Dataset entries:

· · · · · · ·

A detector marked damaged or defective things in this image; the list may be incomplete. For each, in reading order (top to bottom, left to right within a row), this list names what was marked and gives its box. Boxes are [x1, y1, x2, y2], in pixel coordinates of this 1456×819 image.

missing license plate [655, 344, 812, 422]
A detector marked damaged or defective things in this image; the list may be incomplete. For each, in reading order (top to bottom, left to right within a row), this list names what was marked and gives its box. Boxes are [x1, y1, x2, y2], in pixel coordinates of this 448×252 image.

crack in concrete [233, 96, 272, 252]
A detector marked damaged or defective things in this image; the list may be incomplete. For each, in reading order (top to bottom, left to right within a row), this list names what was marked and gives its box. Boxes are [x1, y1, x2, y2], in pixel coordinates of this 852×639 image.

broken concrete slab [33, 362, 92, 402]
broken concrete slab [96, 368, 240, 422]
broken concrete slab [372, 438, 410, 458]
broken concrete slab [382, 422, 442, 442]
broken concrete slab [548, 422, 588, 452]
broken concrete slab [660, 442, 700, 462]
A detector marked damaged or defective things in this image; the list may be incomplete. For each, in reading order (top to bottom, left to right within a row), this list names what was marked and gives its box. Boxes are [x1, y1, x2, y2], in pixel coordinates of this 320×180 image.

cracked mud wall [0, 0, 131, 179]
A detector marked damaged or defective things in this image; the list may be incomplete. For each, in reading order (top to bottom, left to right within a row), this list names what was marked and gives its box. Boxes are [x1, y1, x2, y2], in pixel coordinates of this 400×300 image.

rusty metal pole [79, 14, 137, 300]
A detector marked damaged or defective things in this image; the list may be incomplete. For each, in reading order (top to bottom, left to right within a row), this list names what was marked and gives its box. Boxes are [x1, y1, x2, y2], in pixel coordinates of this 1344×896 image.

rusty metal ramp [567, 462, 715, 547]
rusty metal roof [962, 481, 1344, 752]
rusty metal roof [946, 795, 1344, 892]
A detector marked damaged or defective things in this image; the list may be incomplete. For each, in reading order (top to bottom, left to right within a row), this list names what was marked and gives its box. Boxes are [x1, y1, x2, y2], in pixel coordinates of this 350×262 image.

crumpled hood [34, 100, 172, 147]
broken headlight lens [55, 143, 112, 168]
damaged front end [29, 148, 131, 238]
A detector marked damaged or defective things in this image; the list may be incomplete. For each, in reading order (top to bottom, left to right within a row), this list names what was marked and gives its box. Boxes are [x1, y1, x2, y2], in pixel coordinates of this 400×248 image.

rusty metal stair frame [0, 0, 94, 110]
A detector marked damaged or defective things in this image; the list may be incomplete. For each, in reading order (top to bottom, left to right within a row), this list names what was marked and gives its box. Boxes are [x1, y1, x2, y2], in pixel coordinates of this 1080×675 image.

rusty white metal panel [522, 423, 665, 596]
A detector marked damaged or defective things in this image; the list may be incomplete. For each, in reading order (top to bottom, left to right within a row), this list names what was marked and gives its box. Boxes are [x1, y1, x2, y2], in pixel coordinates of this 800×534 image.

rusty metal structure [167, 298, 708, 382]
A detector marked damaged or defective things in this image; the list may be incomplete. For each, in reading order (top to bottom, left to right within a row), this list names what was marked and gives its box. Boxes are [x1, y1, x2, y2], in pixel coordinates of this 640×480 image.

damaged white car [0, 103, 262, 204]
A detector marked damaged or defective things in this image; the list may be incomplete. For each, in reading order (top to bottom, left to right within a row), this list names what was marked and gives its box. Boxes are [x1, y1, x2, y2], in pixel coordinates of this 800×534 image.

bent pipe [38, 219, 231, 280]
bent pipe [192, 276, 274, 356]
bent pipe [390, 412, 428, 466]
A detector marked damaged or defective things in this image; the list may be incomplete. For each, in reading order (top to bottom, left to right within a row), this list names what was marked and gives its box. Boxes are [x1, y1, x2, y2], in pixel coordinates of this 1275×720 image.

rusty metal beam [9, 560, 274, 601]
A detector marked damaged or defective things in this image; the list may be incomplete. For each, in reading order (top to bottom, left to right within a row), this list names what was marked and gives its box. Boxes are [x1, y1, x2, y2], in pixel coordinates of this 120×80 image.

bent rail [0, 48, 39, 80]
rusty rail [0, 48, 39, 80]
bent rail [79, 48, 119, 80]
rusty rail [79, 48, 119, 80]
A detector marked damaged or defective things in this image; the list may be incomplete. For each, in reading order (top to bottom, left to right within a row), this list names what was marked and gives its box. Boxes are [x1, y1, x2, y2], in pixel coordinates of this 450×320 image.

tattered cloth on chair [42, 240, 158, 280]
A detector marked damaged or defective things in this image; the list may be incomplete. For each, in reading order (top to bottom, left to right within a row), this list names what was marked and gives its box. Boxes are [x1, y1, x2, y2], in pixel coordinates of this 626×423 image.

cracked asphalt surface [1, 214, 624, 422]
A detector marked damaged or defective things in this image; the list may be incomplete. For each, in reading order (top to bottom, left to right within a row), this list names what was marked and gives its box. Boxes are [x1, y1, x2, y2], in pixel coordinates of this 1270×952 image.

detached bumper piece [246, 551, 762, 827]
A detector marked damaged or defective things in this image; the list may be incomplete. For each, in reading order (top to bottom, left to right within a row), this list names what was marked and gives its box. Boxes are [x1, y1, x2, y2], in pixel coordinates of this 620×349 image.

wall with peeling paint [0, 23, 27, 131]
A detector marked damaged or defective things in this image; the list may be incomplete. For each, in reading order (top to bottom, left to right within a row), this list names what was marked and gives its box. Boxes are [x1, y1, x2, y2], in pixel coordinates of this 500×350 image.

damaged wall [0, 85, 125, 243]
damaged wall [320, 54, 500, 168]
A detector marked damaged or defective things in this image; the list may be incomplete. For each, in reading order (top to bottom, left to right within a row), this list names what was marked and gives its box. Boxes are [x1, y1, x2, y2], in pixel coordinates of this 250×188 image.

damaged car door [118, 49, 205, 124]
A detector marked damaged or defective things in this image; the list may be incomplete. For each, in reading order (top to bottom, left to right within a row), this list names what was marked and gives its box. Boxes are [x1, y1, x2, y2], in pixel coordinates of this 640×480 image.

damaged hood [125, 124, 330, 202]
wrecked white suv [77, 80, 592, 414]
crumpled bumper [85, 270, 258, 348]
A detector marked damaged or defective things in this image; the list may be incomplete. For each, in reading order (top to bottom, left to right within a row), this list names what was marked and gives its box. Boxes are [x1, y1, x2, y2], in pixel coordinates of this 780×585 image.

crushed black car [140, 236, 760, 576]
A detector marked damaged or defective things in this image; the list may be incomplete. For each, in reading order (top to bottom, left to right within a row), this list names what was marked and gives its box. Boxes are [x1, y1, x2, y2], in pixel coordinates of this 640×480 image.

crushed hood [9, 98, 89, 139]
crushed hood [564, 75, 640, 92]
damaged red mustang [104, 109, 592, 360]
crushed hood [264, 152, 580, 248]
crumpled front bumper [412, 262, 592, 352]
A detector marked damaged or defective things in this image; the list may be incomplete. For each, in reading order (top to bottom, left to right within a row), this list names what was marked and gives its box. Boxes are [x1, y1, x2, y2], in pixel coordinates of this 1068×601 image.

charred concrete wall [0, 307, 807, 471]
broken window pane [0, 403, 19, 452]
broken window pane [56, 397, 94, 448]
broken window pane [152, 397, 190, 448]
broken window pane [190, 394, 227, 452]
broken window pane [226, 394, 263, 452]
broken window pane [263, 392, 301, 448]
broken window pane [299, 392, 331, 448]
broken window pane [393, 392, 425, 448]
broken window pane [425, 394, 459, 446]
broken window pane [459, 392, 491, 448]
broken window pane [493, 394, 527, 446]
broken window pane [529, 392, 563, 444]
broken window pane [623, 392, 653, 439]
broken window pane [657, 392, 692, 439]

· · · · · · ·

__What the task requires__
Return every one of the lines above verbatim.

__Problem solution__
A detector marked damaged or defective things in this image; the list may be incomplete. For each, in reading order (top to bottom, left to right within a row), this list names what was marked and gives its box. Boxes are [x1, y1, x2, y2], in pixel coordinates of this 1456×819 image.

missing license plate [655, 344, 812, 422]
A detector marked damaged or defective things in this image; the list may be incomplete. For each, in reading order (top to bottom, left to right within a row), this list names what was marked and gives its box. Boxes are [x1, y1, x2, y2], in pixel coordinates of this 448×252 image.

crack in concrete [233, 96, 272, 252]
A detector marked damaged or defective things in this image; the list may be incomplete. For each, in reading order (top to bottom, left to right within a row), this list names what was marked and gives its box. Boxes are [x1, y1, x2, y2], in pixel coordinates of this 852×639 image.

broken concrete slab [33, 362, 92, 402]
broken concrete slab [96, 368, 240, 422]
broken concrete slab [372, 438, 410, 458]
broken concrete slab [382, 422, 442, 442]
broken concrete slab [548, 422, 588, 452]
broken concrete slab [660, 442, 700, 462]
A detector marked damaged or defective things in this image; the list may be incomplete. For each, in reading order (top to bottom, left to right within a row), this list names what was marked and gives its box. Boxes are [x1, y1, x2, y2], in pixel coordinates of this 320×180 image.

cracked mud wall [0, 0, 131, 179]
A detector marked damaged or defective things in this image; the list may be incomplete. For each, in reading order (top to bottom, left to right within a row), this list names what was marked and gives its box. Boxes are [x1, y1, x2, y2], in pixel coordinates of this 400×300 image.

rusty metal pole [79, 14, 137, 300]
A detector marked damaged or defective things in this image; the list may be incomplete. For each, in reading order (top to bottom, left to right within a row), this list names what was marked and gives its box. Boxes are [x1, y1, x2, y2], in pixel coordinates of this 1344×896 image.

rusty metal ramp [567, 462, 715, 547]
rusty metal roof [962, 481, 1344, 752]
rusty metal roof [946, 795, 1344, 892]
A detector marked damaged or defective things in this image; the list may be incomplete. For each, in reading order (top to bottom, left to right within a row), this list names what was marked and gives its box. Boxes are [x1, y1, x2, y2], in pixel coordinates of this 350×262 image.

crumpled hood [34, 100, 172, 147]
broken headlight lens [55, 143, 112, 168]
damaged front end [29, 148, 131, 238]
A detector marked damaged or defective things in this image; the list may be incomplete. For each, in reading order (top to bottom, left to right within a row), this list names what was marked and gives its box. Boxes are [x1, y1, x2, y2], in pixel coordinates of this 400×248 image.

rusty metal stair frame [0, 0, 94, 110]
A detector marked damaged or defective things in this image; the list may be incomplete. For each, in reading order (top to bottom, left to right within a row), this list names what was marked and gives its box. Boxes are [x1, y1, x2, y2], in pixel coordinates of this 1080×675 image.

rusty white metal panel [522, 423, 665, 596]
A detector marked damaged or defective things in this image; the list may be incomplete. For each, in reading order (top to bottom, left to right within a row), this list names what was marked and gives its box. Boxes are [x1, y1, x2, y2], in pixel coordinates of this 800×534 image.

rusty metal structure [167, 298, 708, 382]
A detector marked damaged or defective things in this image; the list may be incomplete. For each, in reading order (top to bottom, left to right within a row), this list names what was marked and gives its box. Boxes are [x1, y1, x2, y2], in pixel coordinates of this 640×480 image.

damaged white car [0, 103, 262, 204]
A detector marked damaged or defective things in this image; the list may be incomplete. For each, in reading order (top to bottom, left to right within a row), this list names what was marked and gives its box. Boxes are [x1, y1, x2, y2], in pixel coordinates of this 800×534 image.

bent pipe [38, 219, 231, 280]
bent pipe [192, 276, 274, 356]
bent pipe [390, 412, 428, 466]
A detector marked damaged or defective things in this image; the list may be incomplete. For each, in reading order (top to bottom, left to right within a row), this list names what was marked and gives its box. Boxes are [x1, y1, x2, y2], in pixel coordinates of this 1275×720 image.

rusty metal beam [9, 560, 274, 601]
A detector marked damaged or defective things in this image; the list may be incomplete. For each, in reading order (top to bottom, left to right within a row), this list names what was marked and gives its box. Boxes are [x1, y1, x2, y2], in pixel coordinates of this 120×80 image.

bent rail [0, 48, 39, 80]
rusty rail [0, 48, 39, 80]
bent rail [79, 48, 119, 80]
rusty rail [79, 48, 119, 80]
A detector marked damaged or defective things in this image; the list may be incomplete. For each, in reading order (top to bottom, left to right within a row), this list names what was marked and gives its box. Boxes are [x1, y1, x2, y2], in pixel coordinates of this 450×320 image.

tattered cloth on chair [42, 240, 158, 280]
A detector marked damaged or defective things in this image; the list may be incomplete. For each, in reading order (top to bottom, left to right within a row), this list names what was marked and gives its box. Boxes are [x1, y1, x2, y2], in pixel coordinates of this 626×423 image.

cracked asphalt surface [1, 214, 624, 422]
A detector marked damaged or defective things in this image; the list may be incomplete. For each, in reading order (top to bottom, left to right within a row), this list names what was marked and gives its box. Boxes are [x1, y1, x2, y2], in pixel coordinates of this 1270×952 image.

detached bumper piece [246, 551, 762, 827]
A detector marked damaged or defective things in this image; the list may be incomplete. For each, in reading order (top to bottom, left to right within a row), this list names what was marked and gives its box. Boxes are [x1, y1, x2, y2], in pixel coordinates of this 620×349 image.

wall with peeling paint [0, 23, 27, 131]
A detector marked damaged or defective things in this image; the list may be incomplete. For each, in reading order (top to bottom, left to right within a row), this list names what was marked and gives its box. Boxes are [x1, y1, x2, y2], in pixel coordinates of this 500×350 image.

damaged wall [0, 85, 125, 243]
damaged wall [320, 54, 500, 168]
A detector marked damaged or defective things in this image; the list may be incomplete. For each, in reading order (top to bottom, left to right within a row), this list names what was marked and gives its box. Boxes are [x1, y1, x2, y2], in pixel coordinates of this 250×188 image.

damaged car door [118, 49, 205, 124]
A detector marked damaged or defective things in this image; the list may be incomplete. For each, in reading order (top to bottom, left to right within a row), this list names what was marked and gives its box. Boxes are [x1, y1, x2, y2], in pixel coordinates of this 640×480 image.

damaged hood [125, 124, 330, 202]
wrecked white suv [77, 80, 592, 414]
crumpled bumper [85, 270, 258, 348]
A detector marked damaged or defective things in this image; the list may be incomplete. For each, in reading order (top to bottom, left to right within a row), this list names what was marked and gives its box. Boxes are [x1, y1, x2, y2], in pixel coordinates of this 780×585 image.

crushed black car [140, 236, 760, 576]
A detector marked damaged or defective things in this image; the list may be incomplete. For each, in reading order (top to bottom, left to right within a row), this list names what was marked and gives its box. Boxes are [x1, y1, x2, y2], in pixel coordinates of this 640×480 image.

crushed hood [9, 98, 89, 139]
crushed hood [564, 75, 640, 92]
damaged red mustang [104, 109, 592, 360]
crushed hood [264, 152, 580, 248]
crumpled front bumper [412, 262, 592, 352]
A detector marked damaged or defective things in this image; the list may be incomplete. For each, in reading order (top to bottom, left to right within a row), this list names what was marked and gives its box. Boxes are [x1, y1, x2, y2], in pixel coordinates of this 1068×601 image.

charred concrete wall [0, 307, 807, 471]
broken window pane [0, 403, 19, 452]
broken window pane [56, 397, 94, 448]
broken window pane [152, 397, 190, 448]
broken window pane [190, 394, 227, 452]
broken window pane [226, 394, 263, 452]
broken window pane [263, 392, 301, 448]
broken window pane [299, 392, 331, 448]
broken window pane [393, 392, 425, 448]
broken window pane [425, 394, 459, 446]
broken window pane [459, 392, 491, 448]
broken window pane [493, 394, 527, 446]
broken window pane [529, 392, 563, 444]
broken window pane [623, 392, 653, 439]
broken window pane [657, 392, 692, 439]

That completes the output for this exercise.